Durant les audiences, Bolsonaro n’était pas présent, officiellement pour des raisons de santé selon ses avocats. Depuis le début du mois d’août, il est assigné à résidence à Brasilia, alors qu’il est déjà déclaré inéligible jusqu’en 2030. Son absence n’a pas empêché la justice de poursuivre le procès.
La décision de la Cour suprême est intervenue après le vote de la juge Carmen Lucia, portant la majorité à trois voix contre une. Le rapporteur du procès, Alexandre de Moraes, a été le premier à se prononcer en faveur de la condamnation, estimant que le pays avait « failli redevenir une dictature ».
Bolsonaro est accusé d’avoir dirigé une « organisation criminelle » visant à se maintenir au pouvoir malgré sa défaite lors de la présidentielle de 2022 face à Luiz Inacio Lula da Silva. L’ancien président rejette fermement ces accusations et continue de clamer son innocence.
Le verdict a provoqué de vives réactions au sein de la société brésilienne, déjà très polarisée. Un ingénieur civil, Germano Cavalcante, estime que « ce procès n’est pas juste ». Il poursuit : « Il est plus politique que judiciaire ». À l’opposé, l’analyste système Ana Karla Oliveira s’est dite « absolument ravie » et a ajouté : « Je vais fêter cette condamnation », parlant d’une « réparation historique ».
L’affaire a rapidement pris une dimension internationale, aggravant les tensions entre le Brésil et les États-Unis. Donald Trump, soutien notoire de Bolsonaro, a dénoncé auprès des médias : « C’est très surprenant que ça puisse arriver. Ça ressemble vraiment à ce qu’ils ont essayé de faire avec moi ». Il a également déclaré : « Je l’ai connu comme président du Brésil. C’était un homme bien ».

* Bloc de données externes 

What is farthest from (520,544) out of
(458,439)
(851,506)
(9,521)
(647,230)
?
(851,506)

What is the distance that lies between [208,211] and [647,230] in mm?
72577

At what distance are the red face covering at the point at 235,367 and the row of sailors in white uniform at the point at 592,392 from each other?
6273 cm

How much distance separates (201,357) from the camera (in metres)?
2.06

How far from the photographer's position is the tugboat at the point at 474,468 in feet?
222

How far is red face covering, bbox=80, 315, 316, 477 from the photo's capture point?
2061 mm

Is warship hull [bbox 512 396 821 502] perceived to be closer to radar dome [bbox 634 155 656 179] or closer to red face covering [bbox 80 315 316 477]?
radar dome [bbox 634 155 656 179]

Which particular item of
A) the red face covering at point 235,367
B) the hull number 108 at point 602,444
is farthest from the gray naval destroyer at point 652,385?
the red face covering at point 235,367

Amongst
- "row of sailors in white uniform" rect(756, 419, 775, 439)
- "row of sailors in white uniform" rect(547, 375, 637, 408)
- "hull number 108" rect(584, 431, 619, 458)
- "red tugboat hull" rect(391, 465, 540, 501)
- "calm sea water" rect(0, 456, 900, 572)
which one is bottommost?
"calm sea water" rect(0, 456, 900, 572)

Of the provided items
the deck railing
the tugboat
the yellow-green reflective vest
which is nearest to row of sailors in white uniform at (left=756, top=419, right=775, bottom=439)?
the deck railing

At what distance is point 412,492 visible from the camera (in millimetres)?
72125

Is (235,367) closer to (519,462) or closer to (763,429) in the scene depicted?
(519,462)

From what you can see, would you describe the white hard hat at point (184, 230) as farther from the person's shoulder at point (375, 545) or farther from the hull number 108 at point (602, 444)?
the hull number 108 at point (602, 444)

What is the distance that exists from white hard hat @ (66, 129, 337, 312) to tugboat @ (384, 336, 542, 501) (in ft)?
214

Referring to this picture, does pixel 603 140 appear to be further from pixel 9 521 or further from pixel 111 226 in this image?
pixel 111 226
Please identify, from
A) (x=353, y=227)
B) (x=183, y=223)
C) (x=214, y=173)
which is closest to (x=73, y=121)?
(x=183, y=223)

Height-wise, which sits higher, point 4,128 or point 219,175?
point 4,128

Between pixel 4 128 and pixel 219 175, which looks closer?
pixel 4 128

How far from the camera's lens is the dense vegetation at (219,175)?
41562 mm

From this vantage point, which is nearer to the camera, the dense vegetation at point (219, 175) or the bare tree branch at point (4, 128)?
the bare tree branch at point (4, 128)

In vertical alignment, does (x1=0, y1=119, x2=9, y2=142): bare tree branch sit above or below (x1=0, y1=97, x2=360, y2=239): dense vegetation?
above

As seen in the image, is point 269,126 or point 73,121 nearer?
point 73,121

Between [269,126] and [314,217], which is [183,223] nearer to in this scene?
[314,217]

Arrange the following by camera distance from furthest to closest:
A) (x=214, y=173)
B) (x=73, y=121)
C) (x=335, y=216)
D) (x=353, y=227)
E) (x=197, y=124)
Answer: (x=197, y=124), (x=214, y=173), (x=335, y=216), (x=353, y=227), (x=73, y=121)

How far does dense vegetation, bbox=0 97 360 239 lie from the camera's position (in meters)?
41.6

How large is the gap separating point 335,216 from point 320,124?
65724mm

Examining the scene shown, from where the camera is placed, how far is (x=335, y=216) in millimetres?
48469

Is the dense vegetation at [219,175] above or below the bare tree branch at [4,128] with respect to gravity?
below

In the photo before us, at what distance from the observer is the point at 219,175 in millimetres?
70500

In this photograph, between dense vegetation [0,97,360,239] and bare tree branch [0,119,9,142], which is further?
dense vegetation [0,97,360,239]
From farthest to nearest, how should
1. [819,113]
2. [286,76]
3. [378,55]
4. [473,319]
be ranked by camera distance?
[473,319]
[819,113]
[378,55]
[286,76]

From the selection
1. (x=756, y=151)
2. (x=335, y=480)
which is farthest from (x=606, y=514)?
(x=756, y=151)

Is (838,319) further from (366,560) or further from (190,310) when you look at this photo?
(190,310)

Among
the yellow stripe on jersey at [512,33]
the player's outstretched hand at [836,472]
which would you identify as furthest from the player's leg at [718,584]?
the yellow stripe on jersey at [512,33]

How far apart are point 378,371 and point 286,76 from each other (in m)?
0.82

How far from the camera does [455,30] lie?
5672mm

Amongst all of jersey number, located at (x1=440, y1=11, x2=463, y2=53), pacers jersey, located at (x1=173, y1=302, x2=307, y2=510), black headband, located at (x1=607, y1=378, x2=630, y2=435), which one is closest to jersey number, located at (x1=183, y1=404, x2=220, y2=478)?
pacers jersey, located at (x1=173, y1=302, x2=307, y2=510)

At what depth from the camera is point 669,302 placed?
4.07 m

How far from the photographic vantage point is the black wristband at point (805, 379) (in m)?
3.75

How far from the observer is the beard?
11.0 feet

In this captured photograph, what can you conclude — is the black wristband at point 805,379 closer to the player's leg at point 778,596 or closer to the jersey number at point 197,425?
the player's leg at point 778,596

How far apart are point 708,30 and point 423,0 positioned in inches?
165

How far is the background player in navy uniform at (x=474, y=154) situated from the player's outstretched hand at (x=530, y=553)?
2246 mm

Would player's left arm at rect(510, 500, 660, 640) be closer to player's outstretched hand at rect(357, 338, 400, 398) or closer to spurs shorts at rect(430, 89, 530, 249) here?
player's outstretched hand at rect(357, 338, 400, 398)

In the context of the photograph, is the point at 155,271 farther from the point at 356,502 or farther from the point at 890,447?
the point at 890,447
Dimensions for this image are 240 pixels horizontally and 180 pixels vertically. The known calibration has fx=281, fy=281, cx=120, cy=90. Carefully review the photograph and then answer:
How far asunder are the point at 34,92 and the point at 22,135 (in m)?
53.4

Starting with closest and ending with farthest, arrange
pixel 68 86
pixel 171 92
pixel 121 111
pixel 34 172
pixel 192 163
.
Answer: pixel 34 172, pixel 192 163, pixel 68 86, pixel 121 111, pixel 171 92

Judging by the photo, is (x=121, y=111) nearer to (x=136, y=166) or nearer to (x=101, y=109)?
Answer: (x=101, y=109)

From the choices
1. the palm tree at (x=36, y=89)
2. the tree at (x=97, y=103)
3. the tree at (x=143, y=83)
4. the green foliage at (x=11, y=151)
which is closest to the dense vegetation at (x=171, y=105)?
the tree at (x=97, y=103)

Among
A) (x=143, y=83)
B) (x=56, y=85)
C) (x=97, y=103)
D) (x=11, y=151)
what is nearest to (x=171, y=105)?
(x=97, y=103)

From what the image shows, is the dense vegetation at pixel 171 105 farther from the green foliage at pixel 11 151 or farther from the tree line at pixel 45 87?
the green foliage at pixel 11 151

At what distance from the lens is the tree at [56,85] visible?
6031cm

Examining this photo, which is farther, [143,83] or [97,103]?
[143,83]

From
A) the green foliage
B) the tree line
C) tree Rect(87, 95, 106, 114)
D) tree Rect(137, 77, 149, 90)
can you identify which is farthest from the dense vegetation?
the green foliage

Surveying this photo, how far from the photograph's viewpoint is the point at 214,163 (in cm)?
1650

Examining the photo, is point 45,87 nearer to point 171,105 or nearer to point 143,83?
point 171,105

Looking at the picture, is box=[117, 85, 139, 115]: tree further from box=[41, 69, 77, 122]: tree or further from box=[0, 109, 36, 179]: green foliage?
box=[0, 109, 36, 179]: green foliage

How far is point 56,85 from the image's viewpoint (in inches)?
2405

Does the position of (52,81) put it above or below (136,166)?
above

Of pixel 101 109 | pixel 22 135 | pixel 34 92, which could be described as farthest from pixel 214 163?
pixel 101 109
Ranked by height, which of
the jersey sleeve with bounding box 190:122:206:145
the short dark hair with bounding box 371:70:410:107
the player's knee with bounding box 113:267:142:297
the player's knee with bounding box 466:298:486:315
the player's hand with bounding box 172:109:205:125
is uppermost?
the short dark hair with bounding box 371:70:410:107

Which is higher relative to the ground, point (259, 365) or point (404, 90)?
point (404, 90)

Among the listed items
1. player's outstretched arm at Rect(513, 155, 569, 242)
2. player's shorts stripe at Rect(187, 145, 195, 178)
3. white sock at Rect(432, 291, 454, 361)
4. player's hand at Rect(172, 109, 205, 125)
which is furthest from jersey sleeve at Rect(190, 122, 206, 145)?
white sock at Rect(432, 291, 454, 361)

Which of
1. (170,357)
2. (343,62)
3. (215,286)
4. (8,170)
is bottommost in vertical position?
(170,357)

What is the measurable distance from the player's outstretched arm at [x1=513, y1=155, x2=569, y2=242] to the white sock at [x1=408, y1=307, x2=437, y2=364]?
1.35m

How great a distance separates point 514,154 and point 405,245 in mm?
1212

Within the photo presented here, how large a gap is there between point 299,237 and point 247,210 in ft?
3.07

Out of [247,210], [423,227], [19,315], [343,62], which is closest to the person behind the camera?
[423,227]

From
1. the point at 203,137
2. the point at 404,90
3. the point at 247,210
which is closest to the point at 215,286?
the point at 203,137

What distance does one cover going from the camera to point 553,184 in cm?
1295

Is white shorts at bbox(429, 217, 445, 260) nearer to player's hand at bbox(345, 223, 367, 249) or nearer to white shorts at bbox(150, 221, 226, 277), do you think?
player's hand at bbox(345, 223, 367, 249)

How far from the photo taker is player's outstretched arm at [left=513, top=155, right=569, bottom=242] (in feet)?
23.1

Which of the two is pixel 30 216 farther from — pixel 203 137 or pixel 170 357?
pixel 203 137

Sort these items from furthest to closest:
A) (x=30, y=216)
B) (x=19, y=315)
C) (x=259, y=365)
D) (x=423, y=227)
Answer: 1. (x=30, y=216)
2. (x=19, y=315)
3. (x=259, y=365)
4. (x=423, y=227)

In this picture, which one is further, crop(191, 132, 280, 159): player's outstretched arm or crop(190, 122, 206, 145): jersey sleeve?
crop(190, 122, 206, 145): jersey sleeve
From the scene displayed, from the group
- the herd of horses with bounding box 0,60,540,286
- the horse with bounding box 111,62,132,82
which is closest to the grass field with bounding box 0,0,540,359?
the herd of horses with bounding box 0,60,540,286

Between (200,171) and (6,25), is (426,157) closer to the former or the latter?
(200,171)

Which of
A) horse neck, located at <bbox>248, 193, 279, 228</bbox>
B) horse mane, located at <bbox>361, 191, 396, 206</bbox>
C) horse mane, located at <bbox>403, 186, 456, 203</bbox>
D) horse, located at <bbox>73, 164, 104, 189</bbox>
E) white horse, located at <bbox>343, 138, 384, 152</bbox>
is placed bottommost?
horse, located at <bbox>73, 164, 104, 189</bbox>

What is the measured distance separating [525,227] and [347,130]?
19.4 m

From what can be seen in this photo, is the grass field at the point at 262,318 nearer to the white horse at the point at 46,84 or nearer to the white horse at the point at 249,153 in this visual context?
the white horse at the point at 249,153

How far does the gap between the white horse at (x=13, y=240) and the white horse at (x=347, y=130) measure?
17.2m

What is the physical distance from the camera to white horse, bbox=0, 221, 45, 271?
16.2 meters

En réaction à la condamnation, l’administration américaine a pris plusieurs mesures, telles que l’annulation des visas de certains juges brésiliens et des sanctions financières à l’encontre du juge Alexandre de Moraes. Par ailleurs, une surtaxe de 50 % a été imposée sur une partie des exportations brésiliennes vers les États-Unis.
La Maison-Blanche a indiqué qu’elle entendait « répondre en conséquence » à la décision de la justice brésilienne, ce qui laisse craindre une escalade des tensions diplomatiques entre les deux pays. Pendant ce temps, le Brésil reste divisé devant l’ampleur de l’affaire et ses répercussions sur la scène politique nationale.